Print the data exactly as written, but leave out each picture.

===== Source records

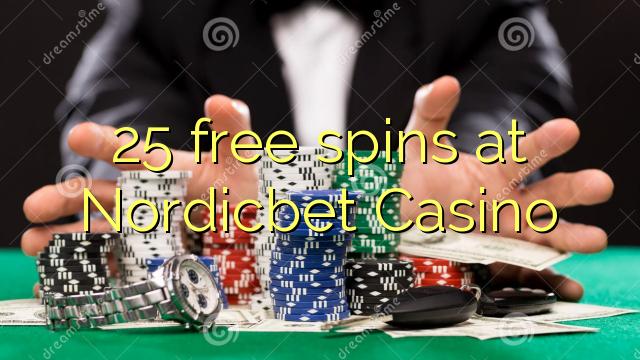 online casino bonuses games kazino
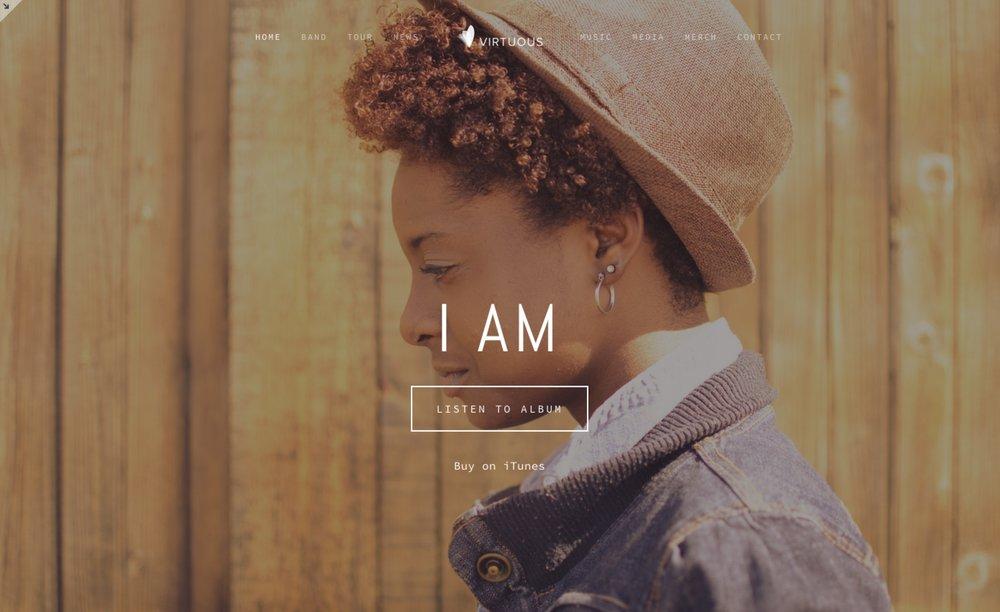 Kia Rice - Music Album Art Design & Photography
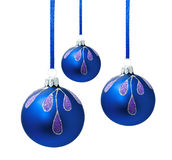 Blue christmas balls with ribbon isolated Stock Images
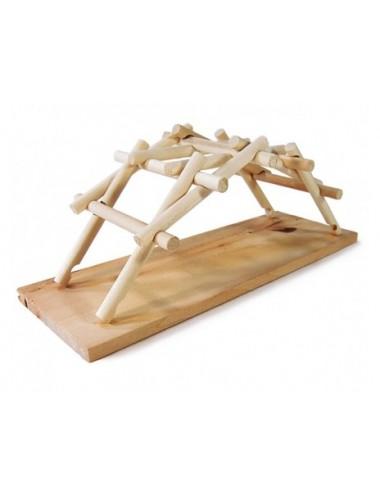 Sabmatt Ξύλινες κατασκευές Da Vinci Bridge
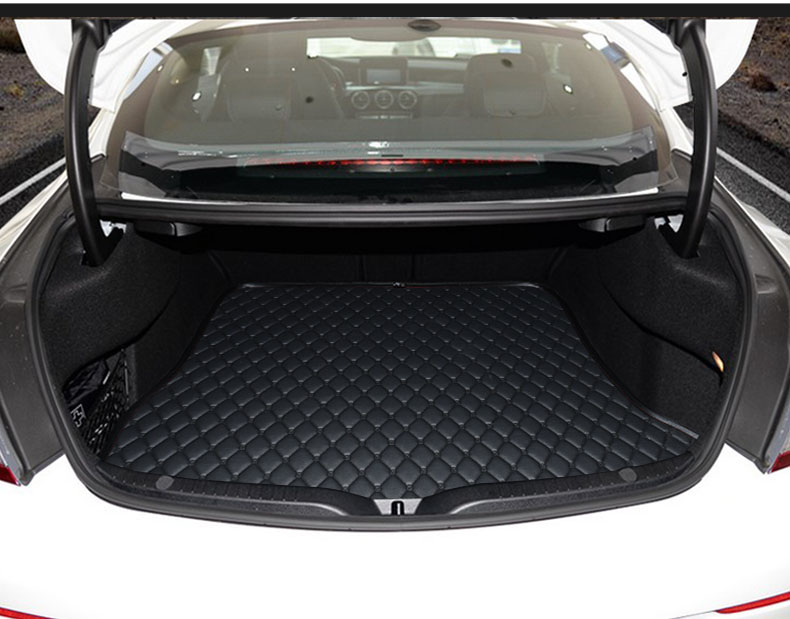lsrtw2017 fiber leather car trunk mat for mercedes benz c63 amg c200 c300 coupe car floor mat for c200 w204 c180 c200 c260 c300 carbon fiber car rear trunk lip spoiler wing for mercedes benz w204 c63 4 door 2008 2013 amg style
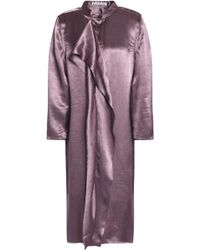 Acne Studios - Draped Hammered-satin Dress - Lyst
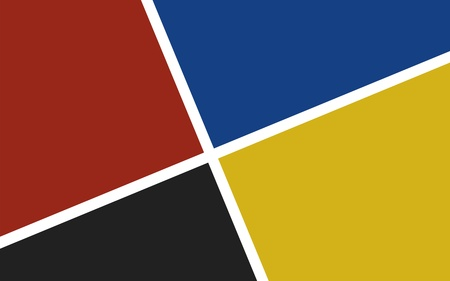 bauhaus: four colors squares abstract background in bauhaus style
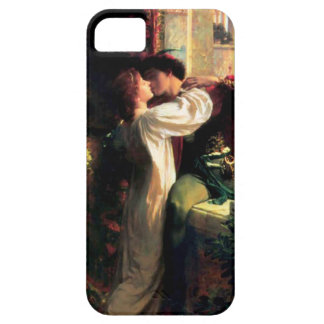 Romeo and Juliet iPhone SE/5/5s Case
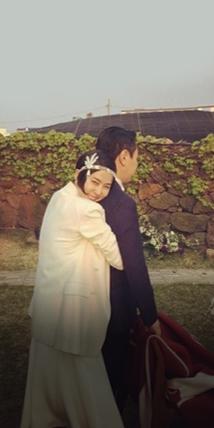 셀프웨딩, 레트로스타일 참 예뻐 보여-김나영부부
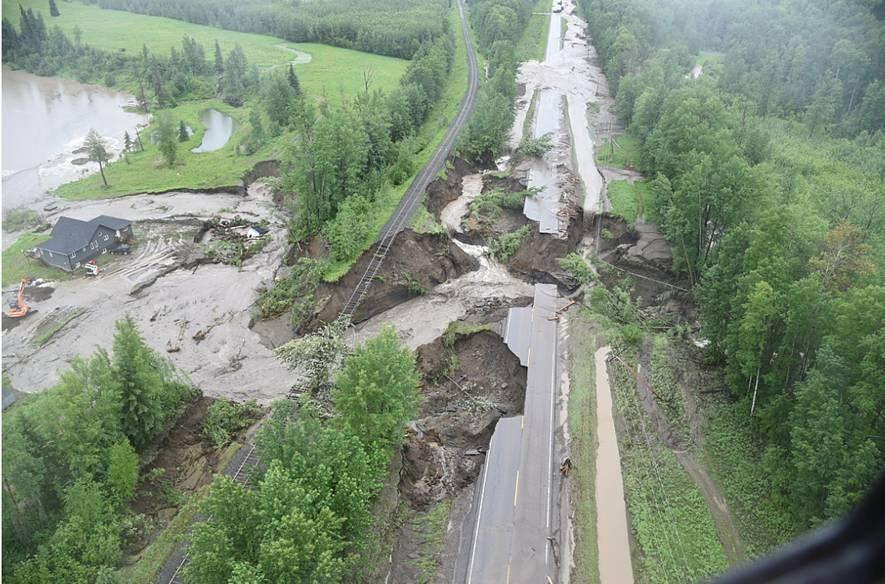 PinePass-2016-Floods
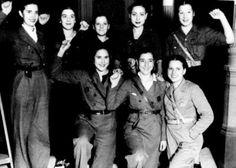 Spain - 1936-39. - GC - Yo me resisto.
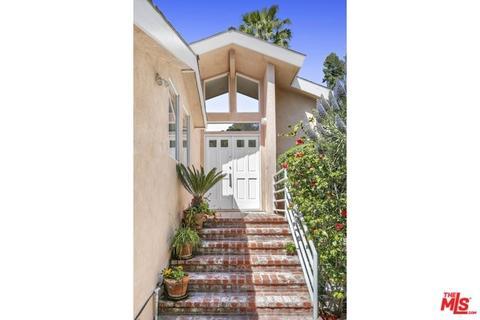 2811 Laurel Canyon Pl, Los Angeles, CA 90046
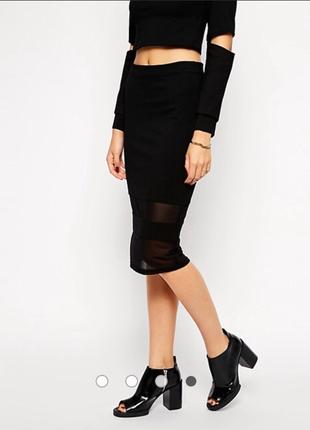 Элегантная юбка карандаш миди  lavish alice р. m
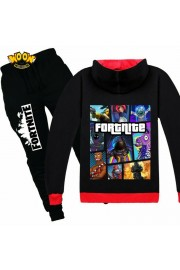 Fortnite Zip Hoodies Kids Cotton Sweatshirts 1
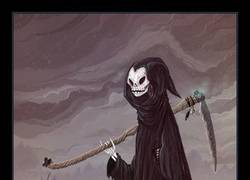 Enlace a Una ilustración molona para tener menos miedo ;)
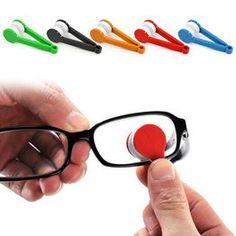 1pcs New Mini Microfiber Glasses Cleaning Brush,Soft Sun Glasses Cleaner Cleaning Tools Glass Wiper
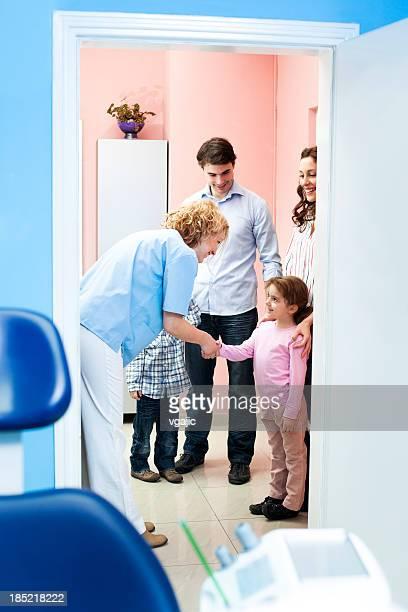 Famille visite médicale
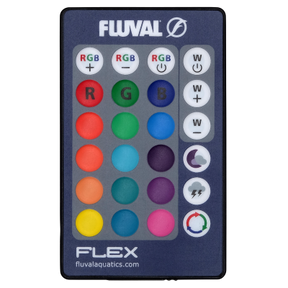 Fluval Flex Aquarium Replacement Remote Control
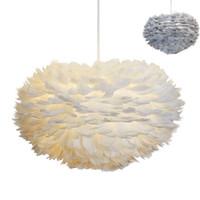 ingrosso arte vivente-Lampade a sospensione E27 Feather Romantic Lampada a sospensione per camera da letto Living Room Lighting HangLamp Goose Feather Suspension Luminaire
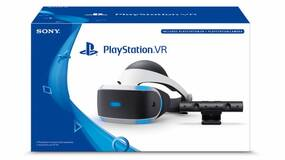 Image for PlayStation VR gets price cut: new $400 bundle includes PS Camera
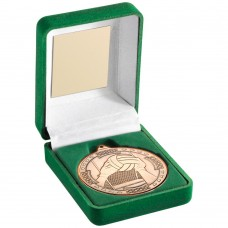GREEN VELVET BOX AND 50mm MEDAL GAELIC FOOTBALL TROPHY - BRONZE 3.5in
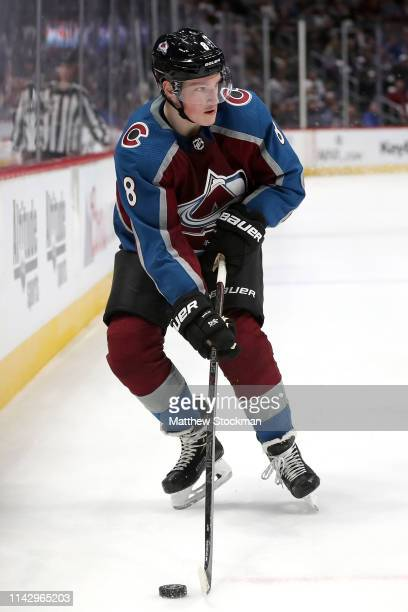 Cale Makar of the Colorado Avalanche looks for an opening against the Calgary Flames in the third period during Game Three of the Western Conference...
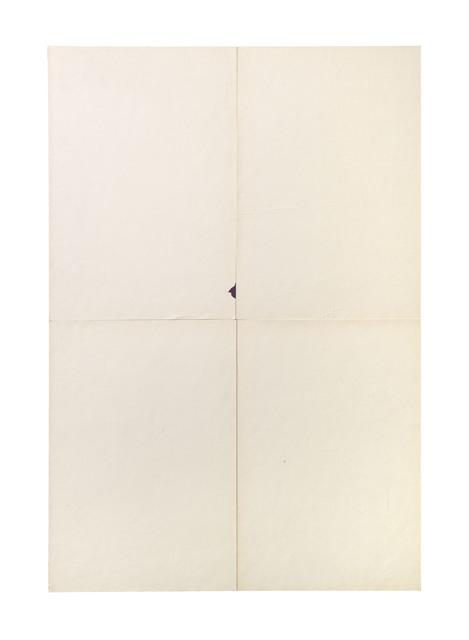 , 'Untitled,' 2011, annex14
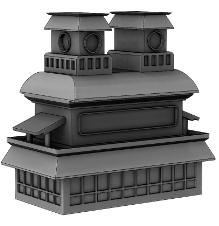 Worshiper's Hab Building 6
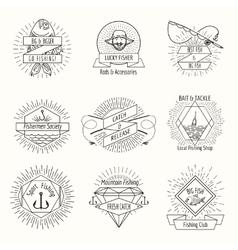 Retro fishing logo or labels set vector image vector image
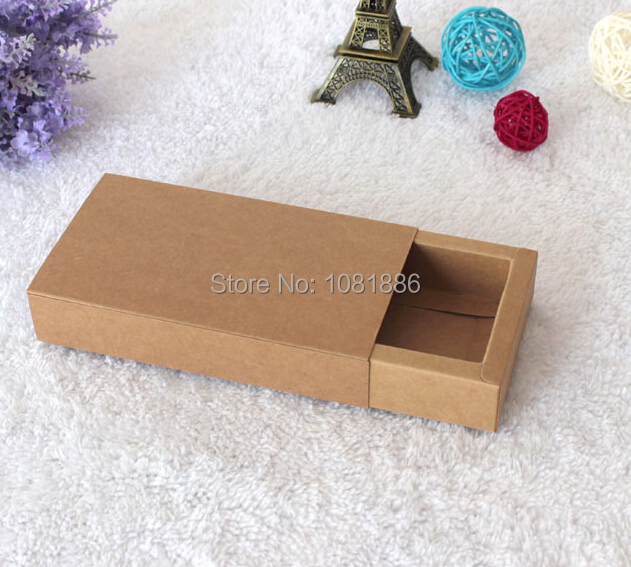 Aliexpress Com Buy 1 24 Joy Diy Small Gift Boxes For Packaging Kraft Paper Drawer Boxes Inside Size 8 5 3 6 3 5cm From Reliable Box For Suppliers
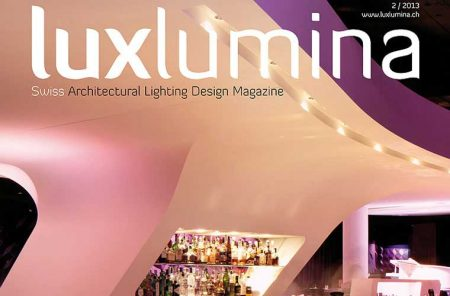 luxlumina-2_2013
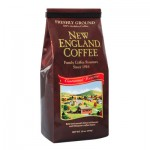 Packaging image for New England Coffee's Centennial Reserve coffee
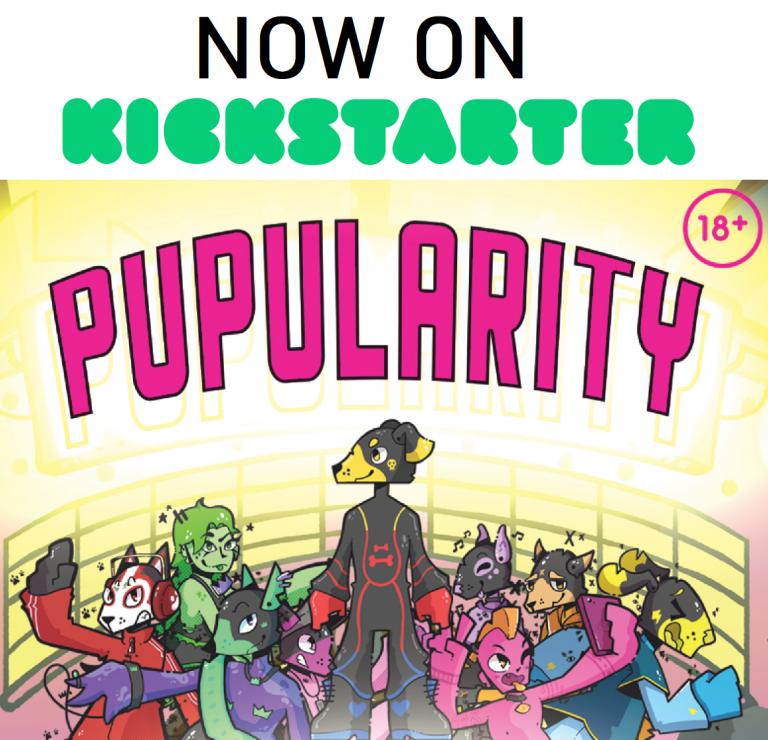 now on kickstarter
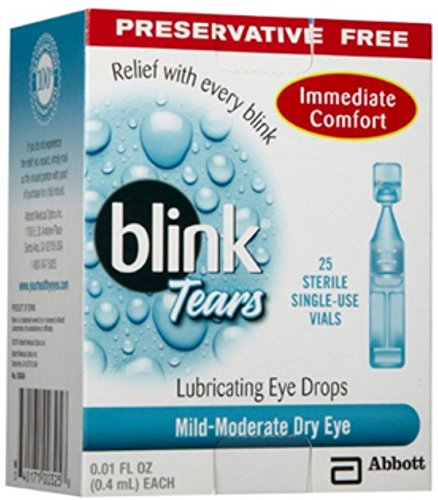 blink Tears Lubricating Eye Drops Mild-Moderate Dry Eye 25 Each (Pack of 12)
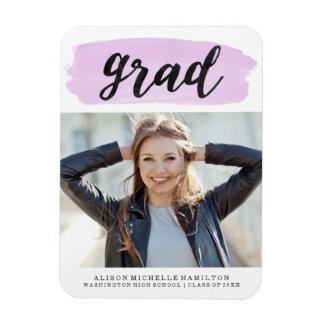Chic Purple Watercolor Graduation Photo Magnet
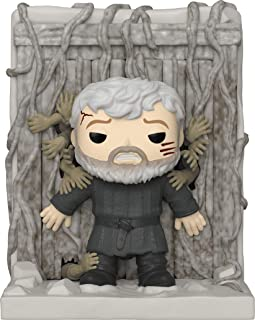 Funko Pop. Deluxe: Juego de Tronos - Hodor Holding The Door, Multicolor
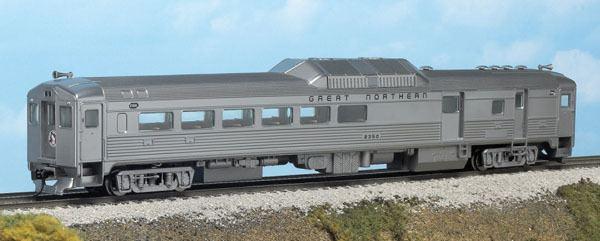 Budd Rail Diesel Car Walthers HO scale Budd RDC3 Rail Diesel Car ModelRailroadercom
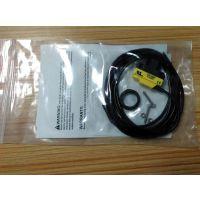 邦纳光电传感器QS18VP6LLP现货特价-兰斯特177-4052-0449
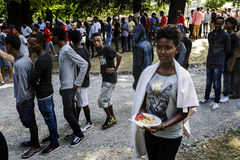 Refugees blocked in Como near the Swiss border Royalty Free Stock Photo
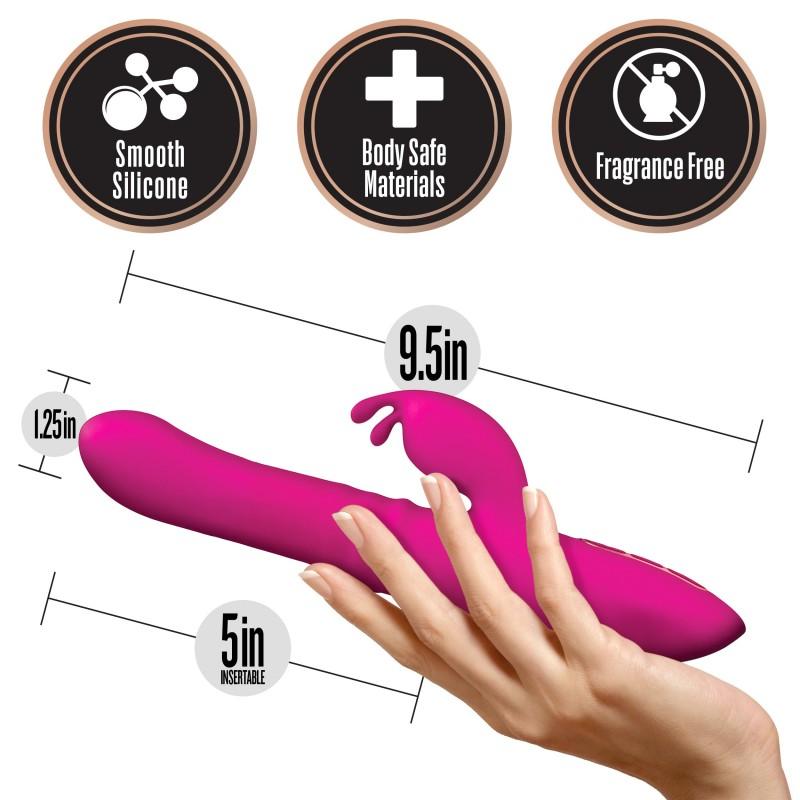 Lush Kira - Pink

==========

* Answer *
 online casino bonuses games kazino
 Kia Rice - Music Album Art Design & Photography
 Blue christmas balls with ribbon isolated Stock Images
 Sabmatt Ξύλινες κατασκευές Da Vinci Bridge
lsrtw2017 fiber leather car trunk mat for mercedes benz c63 amg c200 c300 coupe car floor mat for c200 w204 c180 c200 c260 c300 carbon fiber car rear trunk lip spoiler wing for mercedes benz w204 c63 4 door 2008 2013 amg style
 Acne Studios - Draped Hammered-satin Dress - Lyst
 bauhaus: four colors squares abstract background in bauhaus style
 Romeo and Juliet iPhone SE/5/5s Case
 셀프웨딩, 레트로스타일 참 예뻐 보여-김나영부부
 PinePass-2016-Floods
 Spain - 1936-39. - GC - Yo me resisto.
 2811 Laurel Canyon Pl, Los Angeles, CA 90046
 Элегантная юбка карандаш миди  lavish alice р. m
 Fortnite Zip Hoodies Kids Cotton Sweatshirts 1
 Enlace a Una ilustración molona para tener menos miedo ;)
 1pcs New Mini Microfiber Glasses Cleaning Brush,Soft Sun Glasses Cleaner Cleaning Tools Glass Wiper
 Famille visite médicale
 Fluval Flex Aquarium Replacement Remote Control
 ingrosso arte vivente-Lampade a sospensione E27 Feather Romantic Lampada a sospensione per camera da letto Living Room Lighting HangLamp Goose Feather Suspension Luminaire
 Image for PlayStation VR gets price cut: new $400 bundle includes PS Camera
GREEN VELVET BOX AND 50mm MEDAL GAELIC FOOTBALL TROPHY - BRONZE 3.5in
 Cale Makar of the Colorado Avalanche looks for an opening against the Calgary Flames in the third period during Game Three of the Western Conference...
 , 'Untitled,' 2011, annex14
 Worshiper's Hab Building 6
 Retro fishing logo or labels set vector image vector image
 Aliexpress Com Buy 1 24 Joy Diy Small Gift Boxes For Packaging Kraft Paper Drawer Boxes Inside Size 8 5 3 6 3 5cm From Reliable Box For Suppliers
 luxlumina-2_2013
 Packaging image for New England Coffee's Centennial Reserve coffee
 now on kickstarter
 blink Tears Lubricating Eye Drops Mild-Moderate Dry Eye 25 Each (Pack of 12)
Chic Purple Watercolor Graduation Photo Magnet
 Funko Pop. Deluxe: Juego de Tronos - Hodor Holding The Door, Multicolor
 Budd Rail Diesel Car Walthers HO scale Budd RDC3 Rail Diesel Car ModelRailroadercom
 邦纳光电传感器QS18VP6LLP现货特价-兰斯特177-4052-0449
 Refugees blocked in Como near the Swiss border Royalty Free Stock Photo
 Lush Kira - Pink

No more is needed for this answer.